Raw records>
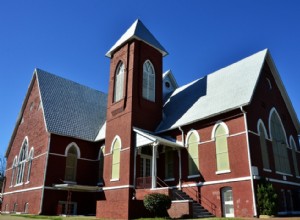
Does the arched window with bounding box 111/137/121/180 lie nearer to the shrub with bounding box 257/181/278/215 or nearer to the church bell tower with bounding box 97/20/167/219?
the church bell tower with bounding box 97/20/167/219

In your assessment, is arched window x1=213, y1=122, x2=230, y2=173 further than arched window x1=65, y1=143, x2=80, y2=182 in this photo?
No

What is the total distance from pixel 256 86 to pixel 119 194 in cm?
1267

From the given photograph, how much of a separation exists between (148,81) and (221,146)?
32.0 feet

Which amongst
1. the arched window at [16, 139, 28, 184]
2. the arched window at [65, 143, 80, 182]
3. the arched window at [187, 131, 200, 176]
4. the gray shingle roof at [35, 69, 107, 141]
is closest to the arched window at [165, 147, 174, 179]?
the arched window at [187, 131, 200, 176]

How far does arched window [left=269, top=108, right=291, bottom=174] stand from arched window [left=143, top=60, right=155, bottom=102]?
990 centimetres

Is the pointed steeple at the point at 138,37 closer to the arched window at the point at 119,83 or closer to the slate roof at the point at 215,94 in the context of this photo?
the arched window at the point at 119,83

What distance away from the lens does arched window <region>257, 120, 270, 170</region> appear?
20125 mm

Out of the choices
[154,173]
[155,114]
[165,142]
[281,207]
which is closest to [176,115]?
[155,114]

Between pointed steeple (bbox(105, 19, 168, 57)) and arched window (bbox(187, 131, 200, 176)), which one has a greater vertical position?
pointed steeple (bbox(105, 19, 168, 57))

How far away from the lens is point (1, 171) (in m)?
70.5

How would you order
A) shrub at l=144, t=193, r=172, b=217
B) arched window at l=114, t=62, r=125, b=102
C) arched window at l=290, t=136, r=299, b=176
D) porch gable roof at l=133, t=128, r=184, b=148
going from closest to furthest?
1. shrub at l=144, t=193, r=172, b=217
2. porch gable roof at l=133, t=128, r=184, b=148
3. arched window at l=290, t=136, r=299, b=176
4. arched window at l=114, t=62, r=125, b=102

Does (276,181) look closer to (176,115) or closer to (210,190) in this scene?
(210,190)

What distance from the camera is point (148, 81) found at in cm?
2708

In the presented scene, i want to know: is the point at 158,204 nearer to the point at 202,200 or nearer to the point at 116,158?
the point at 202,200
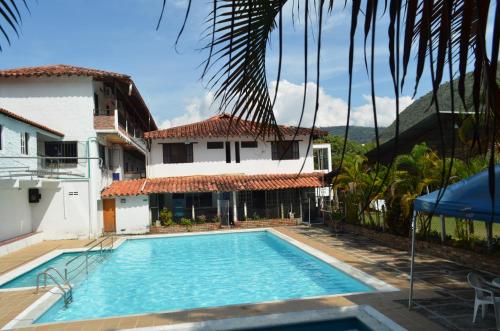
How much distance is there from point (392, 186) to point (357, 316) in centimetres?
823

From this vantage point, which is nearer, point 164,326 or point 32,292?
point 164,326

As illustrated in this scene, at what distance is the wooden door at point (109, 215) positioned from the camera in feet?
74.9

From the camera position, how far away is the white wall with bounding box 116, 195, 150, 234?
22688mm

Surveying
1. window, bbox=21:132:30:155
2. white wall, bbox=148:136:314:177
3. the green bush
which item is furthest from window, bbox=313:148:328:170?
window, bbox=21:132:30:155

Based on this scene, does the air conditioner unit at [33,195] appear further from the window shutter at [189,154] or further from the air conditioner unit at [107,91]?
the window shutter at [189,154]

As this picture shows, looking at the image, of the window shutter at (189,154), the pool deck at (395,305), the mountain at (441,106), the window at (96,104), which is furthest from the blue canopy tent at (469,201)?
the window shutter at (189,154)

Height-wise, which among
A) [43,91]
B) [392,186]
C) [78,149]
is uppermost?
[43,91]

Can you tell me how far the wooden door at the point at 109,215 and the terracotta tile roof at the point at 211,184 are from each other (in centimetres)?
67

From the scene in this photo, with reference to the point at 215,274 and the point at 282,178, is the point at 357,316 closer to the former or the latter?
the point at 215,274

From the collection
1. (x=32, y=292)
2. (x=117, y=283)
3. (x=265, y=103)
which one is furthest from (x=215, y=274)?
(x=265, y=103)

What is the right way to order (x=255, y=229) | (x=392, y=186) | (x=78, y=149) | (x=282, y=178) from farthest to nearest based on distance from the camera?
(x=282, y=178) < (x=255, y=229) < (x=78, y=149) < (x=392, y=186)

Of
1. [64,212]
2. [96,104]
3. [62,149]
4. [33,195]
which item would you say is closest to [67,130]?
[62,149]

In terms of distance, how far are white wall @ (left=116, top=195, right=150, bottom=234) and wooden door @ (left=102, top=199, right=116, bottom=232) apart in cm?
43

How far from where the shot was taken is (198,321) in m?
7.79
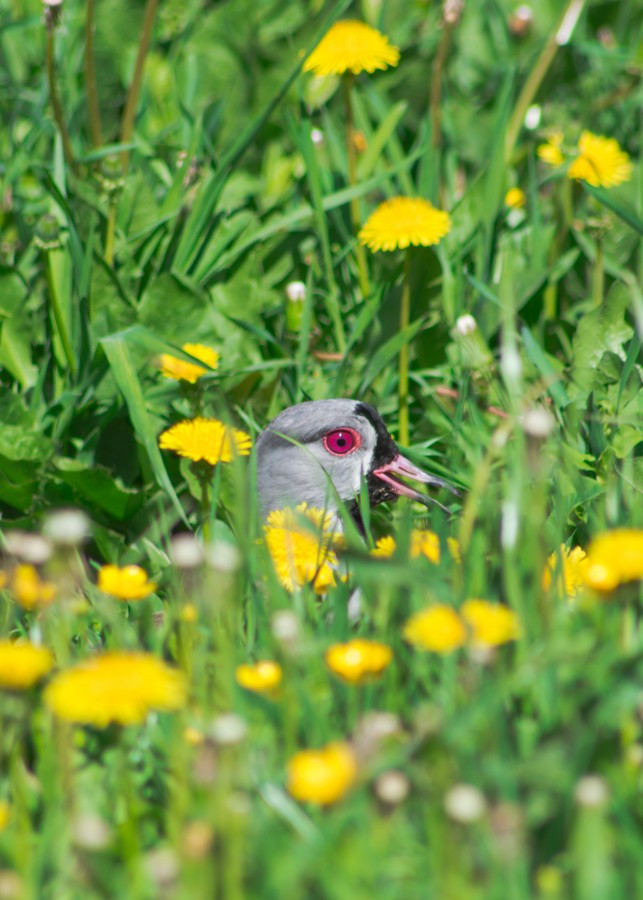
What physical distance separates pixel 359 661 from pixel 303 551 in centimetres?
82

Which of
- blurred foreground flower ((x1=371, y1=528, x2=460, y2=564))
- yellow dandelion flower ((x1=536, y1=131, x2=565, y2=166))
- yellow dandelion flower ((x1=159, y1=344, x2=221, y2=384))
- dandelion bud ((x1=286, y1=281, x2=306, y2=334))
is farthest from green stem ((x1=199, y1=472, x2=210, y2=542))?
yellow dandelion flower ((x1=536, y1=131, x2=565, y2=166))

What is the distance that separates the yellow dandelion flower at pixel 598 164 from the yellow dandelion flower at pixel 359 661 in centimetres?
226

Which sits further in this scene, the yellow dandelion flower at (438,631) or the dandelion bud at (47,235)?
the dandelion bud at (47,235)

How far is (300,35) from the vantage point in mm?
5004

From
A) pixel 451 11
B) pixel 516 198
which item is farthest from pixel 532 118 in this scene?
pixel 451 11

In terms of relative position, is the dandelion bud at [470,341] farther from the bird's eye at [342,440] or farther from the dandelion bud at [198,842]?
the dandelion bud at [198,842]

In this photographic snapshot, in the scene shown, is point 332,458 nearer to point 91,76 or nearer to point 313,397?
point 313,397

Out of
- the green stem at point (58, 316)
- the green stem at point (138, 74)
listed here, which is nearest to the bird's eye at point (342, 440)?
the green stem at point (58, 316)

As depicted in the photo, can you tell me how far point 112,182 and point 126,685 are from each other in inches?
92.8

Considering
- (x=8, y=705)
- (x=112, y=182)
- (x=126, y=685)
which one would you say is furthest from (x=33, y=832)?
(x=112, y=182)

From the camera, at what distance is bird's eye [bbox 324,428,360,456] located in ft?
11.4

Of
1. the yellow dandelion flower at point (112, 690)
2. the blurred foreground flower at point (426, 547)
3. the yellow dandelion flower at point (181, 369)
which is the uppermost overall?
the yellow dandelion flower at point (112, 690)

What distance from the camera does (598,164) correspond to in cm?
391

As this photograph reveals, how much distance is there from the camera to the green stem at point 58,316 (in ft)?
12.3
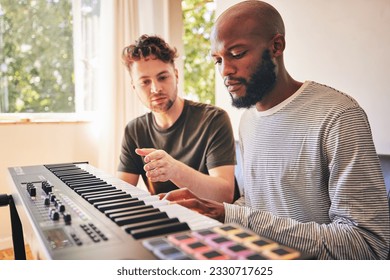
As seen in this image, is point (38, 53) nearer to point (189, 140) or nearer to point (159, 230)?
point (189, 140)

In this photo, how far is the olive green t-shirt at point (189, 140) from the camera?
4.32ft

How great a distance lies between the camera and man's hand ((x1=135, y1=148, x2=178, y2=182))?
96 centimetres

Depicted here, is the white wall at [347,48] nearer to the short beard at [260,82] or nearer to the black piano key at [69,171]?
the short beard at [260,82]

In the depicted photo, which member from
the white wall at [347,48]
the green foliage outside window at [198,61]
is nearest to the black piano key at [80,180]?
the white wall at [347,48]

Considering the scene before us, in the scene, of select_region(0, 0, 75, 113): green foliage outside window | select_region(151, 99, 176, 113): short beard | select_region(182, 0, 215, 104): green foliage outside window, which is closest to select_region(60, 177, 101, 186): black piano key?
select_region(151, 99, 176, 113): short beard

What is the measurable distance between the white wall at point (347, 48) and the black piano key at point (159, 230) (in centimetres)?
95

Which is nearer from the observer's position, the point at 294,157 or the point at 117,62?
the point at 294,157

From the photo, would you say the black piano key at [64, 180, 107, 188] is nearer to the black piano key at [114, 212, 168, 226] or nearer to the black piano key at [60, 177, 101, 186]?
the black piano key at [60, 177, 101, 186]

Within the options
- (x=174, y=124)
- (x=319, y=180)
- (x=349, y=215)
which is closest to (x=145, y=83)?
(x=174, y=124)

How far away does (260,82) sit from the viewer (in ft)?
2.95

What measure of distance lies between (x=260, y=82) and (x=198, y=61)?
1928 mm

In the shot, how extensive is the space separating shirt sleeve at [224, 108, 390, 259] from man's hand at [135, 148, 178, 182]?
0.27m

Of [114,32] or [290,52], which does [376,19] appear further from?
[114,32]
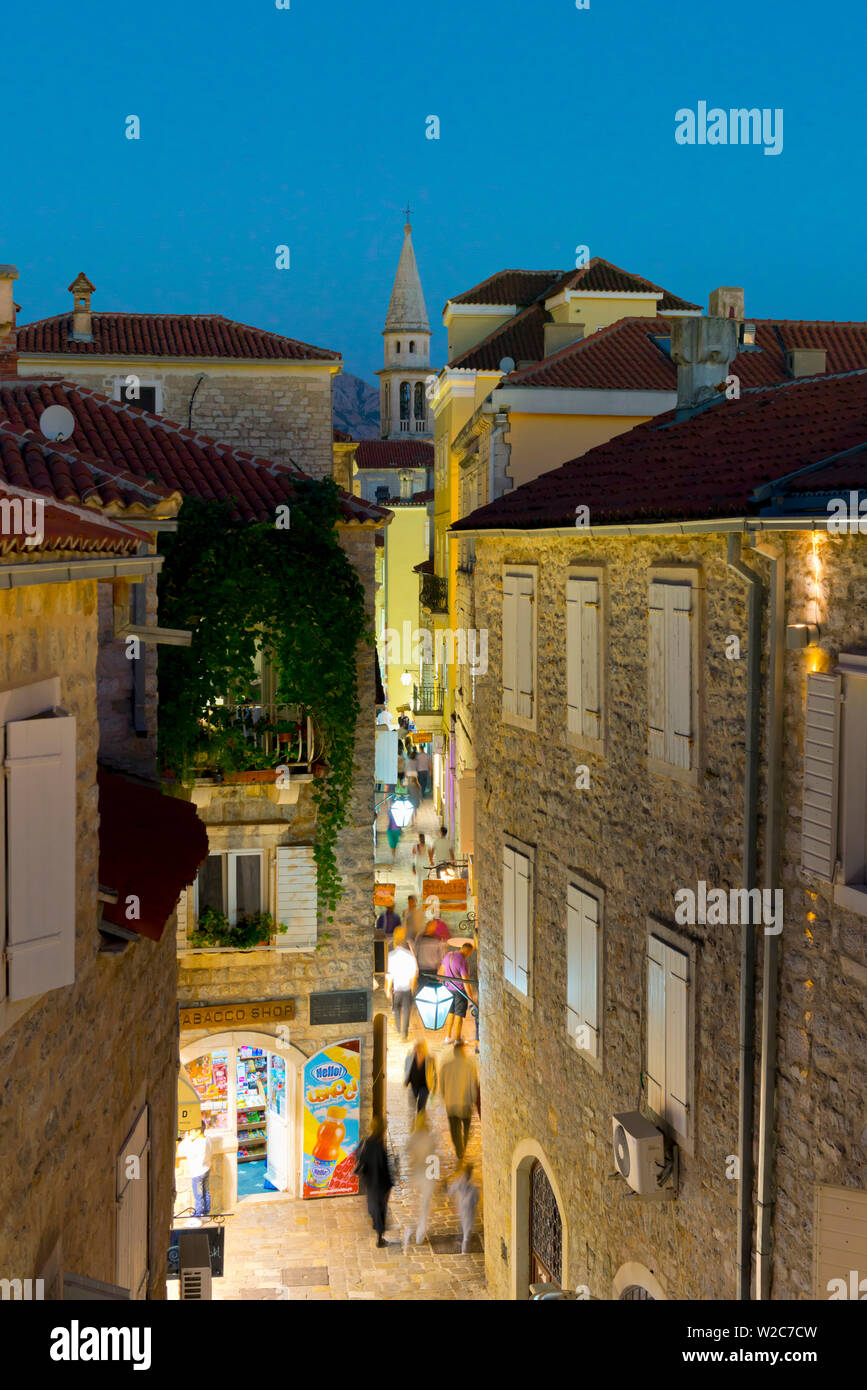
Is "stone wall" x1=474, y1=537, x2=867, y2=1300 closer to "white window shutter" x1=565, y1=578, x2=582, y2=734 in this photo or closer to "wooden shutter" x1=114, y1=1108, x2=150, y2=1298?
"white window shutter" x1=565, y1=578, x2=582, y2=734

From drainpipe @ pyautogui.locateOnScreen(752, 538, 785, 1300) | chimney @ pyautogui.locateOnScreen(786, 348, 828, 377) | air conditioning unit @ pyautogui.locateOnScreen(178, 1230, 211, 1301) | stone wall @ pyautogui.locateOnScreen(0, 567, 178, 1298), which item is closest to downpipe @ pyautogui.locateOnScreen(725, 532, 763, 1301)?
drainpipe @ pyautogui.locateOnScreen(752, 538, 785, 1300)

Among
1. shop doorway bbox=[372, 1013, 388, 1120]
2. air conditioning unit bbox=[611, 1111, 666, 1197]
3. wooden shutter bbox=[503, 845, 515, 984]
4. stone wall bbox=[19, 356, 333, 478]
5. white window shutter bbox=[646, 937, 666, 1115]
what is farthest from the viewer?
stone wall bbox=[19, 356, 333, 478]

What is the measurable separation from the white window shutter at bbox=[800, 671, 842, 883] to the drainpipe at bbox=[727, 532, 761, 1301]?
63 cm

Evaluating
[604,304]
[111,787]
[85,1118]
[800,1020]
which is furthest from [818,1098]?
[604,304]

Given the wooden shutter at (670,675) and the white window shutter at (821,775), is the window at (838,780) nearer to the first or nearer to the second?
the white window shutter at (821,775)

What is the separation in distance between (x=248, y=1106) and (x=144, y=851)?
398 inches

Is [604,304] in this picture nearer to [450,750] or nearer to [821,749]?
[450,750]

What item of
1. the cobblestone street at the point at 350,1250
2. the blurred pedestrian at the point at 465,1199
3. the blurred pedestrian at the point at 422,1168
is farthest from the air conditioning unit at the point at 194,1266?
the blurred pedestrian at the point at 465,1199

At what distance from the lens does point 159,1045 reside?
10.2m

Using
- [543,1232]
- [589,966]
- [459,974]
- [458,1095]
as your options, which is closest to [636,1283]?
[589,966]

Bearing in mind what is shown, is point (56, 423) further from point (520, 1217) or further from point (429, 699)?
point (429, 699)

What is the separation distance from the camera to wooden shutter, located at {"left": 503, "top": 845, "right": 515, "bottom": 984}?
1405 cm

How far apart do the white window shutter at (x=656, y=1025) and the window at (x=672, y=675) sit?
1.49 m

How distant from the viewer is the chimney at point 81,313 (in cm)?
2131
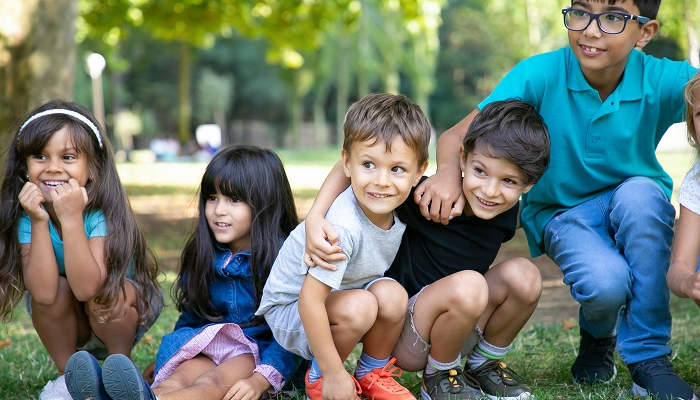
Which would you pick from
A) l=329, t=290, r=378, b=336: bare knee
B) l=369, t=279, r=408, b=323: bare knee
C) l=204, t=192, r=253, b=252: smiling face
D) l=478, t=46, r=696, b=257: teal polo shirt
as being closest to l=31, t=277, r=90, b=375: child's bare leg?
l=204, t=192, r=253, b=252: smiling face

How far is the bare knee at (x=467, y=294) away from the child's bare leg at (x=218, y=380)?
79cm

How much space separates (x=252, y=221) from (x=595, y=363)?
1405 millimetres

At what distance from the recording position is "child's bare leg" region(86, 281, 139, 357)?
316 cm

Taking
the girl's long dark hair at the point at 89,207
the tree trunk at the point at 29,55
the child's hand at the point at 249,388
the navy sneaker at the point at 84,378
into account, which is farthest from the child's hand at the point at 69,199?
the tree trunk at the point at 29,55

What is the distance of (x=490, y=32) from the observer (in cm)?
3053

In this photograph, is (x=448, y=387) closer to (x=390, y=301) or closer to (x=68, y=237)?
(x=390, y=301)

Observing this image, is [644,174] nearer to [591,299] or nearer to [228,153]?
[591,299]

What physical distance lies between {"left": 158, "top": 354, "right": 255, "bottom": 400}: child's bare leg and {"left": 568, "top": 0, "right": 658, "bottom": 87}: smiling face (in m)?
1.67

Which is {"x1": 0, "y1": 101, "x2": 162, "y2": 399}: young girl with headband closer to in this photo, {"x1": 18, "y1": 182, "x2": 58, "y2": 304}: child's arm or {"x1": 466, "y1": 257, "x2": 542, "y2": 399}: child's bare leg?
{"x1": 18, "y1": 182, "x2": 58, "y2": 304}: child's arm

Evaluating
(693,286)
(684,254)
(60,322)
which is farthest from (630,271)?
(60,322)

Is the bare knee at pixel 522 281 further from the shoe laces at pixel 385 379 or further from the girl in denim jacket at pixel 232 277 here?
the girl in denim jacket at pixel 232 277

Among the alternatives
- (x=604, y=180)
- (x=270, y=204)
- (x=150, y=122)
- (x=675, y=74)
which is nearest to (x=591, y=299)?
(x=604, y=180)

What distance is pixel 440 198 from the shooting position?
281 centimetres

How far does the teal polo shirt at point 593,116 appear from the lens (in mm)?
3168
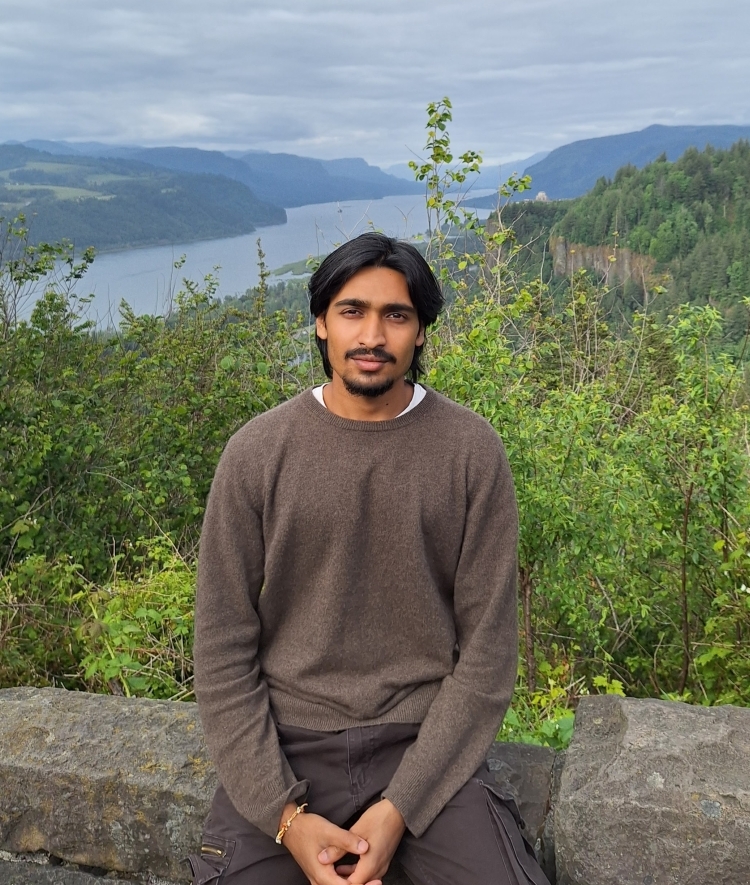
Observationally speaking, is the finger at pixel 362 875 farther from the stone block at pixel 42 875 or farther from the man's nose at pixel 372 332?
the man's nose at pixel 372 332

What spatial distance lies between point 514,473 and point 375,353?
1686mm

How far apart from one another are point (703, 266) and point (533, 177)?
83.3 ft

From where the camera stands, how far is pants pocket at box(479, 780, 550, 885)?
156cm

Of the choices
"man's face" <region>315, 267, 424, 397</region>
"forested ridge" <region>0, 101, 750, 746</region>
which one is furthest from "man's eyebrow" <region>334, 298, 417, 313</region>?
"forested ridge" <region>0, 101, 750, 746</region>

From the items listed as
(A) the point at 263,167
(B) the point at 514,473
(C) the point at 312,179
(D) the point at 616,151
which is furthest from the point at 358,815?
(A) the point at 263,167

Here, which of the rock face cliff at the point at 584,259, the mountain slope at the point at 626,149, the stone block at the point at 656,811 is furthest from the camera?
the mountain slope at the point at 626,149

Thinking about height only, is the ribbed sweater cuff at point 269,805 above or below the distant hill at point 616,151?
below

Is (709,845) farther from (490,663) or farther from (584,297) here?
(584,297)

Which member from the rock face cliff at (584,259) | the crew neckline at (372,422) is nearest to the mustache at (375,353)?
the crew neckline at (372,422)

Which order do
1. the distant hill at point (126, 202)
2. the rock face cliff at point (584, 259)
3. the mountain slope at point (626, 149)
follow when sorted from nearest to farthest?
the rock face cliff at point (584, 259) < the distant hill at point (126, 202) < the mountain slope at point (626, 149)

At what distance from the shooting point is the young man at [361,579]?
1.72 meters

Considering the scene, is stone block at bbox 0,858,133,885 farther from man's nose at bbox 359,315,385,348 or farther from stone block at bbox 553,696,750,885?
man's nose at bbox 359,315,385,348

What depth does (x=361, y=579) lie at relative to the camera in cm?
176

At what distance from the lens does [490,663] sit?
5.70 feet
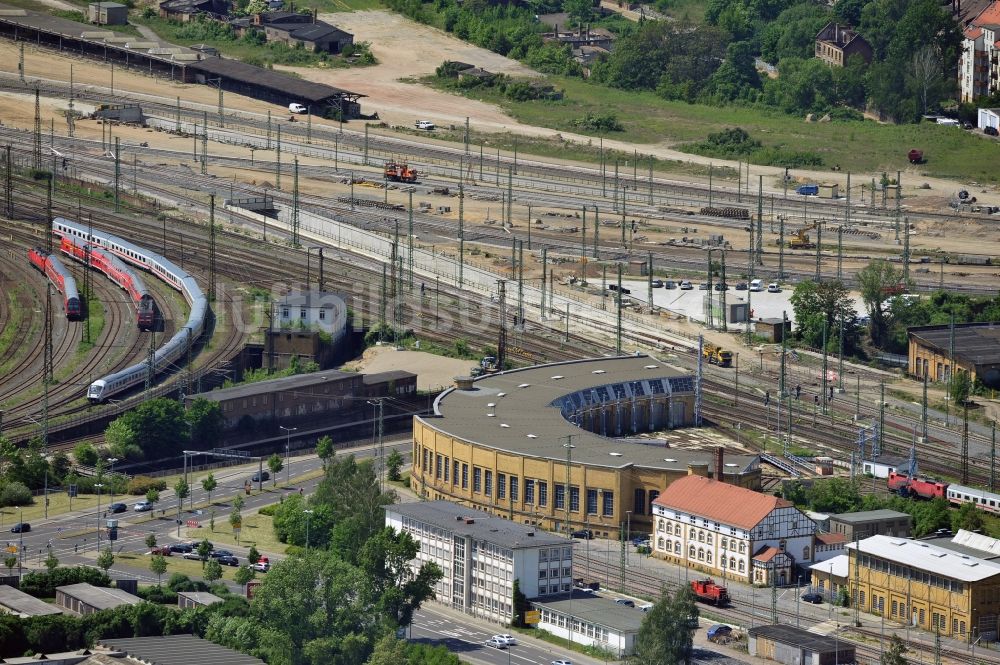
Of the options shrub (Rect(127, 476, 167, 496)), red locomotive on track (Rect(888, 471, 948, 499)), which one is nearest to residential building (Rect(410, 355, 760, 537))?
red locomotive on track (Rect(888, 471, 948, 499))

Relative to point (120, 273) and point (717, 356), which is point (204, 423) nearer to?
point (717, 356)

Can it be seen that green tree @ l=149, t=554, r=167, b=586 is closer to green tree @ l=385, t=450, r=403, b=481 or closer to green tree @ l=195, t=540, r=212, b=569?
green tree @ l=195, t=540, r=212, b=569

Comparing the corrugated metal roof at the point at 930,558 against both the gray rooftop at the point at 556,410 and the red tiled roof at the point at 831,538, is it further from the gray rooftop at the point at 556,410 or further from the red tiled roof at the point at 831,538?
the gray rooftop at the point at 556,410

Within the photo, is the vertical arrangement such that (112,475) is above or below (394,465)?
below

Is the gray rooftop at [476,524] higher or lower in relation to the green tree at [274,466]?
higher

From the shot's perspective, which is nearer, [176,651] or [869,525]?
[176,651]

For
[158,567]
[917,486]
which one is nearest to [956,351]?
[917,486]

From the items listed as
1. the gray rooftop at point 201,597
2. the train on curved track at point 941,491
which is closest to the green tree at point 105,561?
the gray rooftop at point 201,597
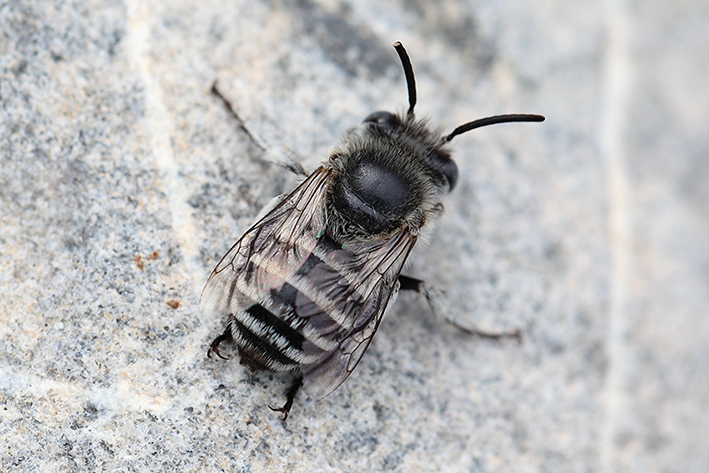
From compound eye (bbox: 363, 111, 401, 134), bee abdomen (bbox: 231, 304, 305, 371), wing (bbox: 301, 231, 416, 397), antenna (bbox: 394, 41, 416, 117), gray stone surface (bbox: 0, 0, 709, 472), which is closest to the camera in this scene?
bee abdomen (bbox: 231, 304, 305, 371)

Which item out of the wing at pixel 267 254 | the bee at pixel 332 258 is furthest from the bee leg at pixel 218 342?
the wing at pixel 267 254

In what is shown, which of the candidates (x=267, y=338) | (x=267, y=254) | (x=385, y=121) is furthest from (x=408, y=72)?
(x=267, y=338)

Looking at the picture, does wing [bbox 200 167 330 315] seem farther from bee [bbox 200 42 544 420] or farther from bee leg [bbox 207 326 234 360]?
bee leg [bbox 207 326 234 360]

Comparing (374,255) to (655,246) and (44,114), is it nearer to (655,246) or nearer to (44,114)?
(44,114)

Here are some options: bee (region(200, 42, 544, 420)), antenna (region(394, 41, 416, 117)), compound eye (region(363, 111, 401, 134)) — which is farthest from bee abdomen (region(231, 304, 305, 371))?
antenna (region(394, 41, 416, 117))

Exercise details>
Reproduce the records verbatim from the line containing "In terms of relative" through the line containing "96 centimetres", both ends included. Omit any pictures from the output.

Complete output>
In terms of relative position, is the dandelion bud at [470,341] farther from the bird's eye at [342,440] or farther from the dandelion bud at [198,842]?
the dandelion bud at [198,842]

In this photographic snapshot, in the scene shown, is point 332,458 nearer to point 91,76 or nearer to point 313,397?
point 313,397

Out of
- the green stem at point (58, 316)
- the green stem at point (138, 74)
listed here, which is nearest to the bird's eye at point (342, 440)?
the green stem at point (58, 316)

As depicted in the photo, can you tell me how far point 112,182 and point 126,685 are from each other in inches?
92.8

Considering
- (x=8, y=705)
- (x=112, y=182)
- (x=126, y=685)
which one would you say is furthest from (x=33, y=832)?
(x=112, y=182)

From the camera, at what distance is bird's eye [bbox 324,428,360,456] located in ft?
11.4

Of
1. the yellow dandelion flower at point (112, 690)
2. the blurred foreground flower at point (426, 547)
3. the yellow dandelion flower at point (181, 369)
which is the uppermost overall?
the yellow dandelion flower at point (112, 690)

What distance from the camera does (598,164) correspond to in cm?
391

As this photograph reveals, how much distance is there from the camera to the green stem at point 58,316 (in ft)?
12.3
As seen in this image, is point (38, 53) nearer to point (189, 140) or nearer to point (159, 230)?
point (189, 140)

In this photo, how far is the olive green t-shirt at point (189, 140) from the camera?
4.32ft

How great a distance lies between the camera and man's hand ((x1=135, y1=148, x2=178, y2=182))?
96 centimetres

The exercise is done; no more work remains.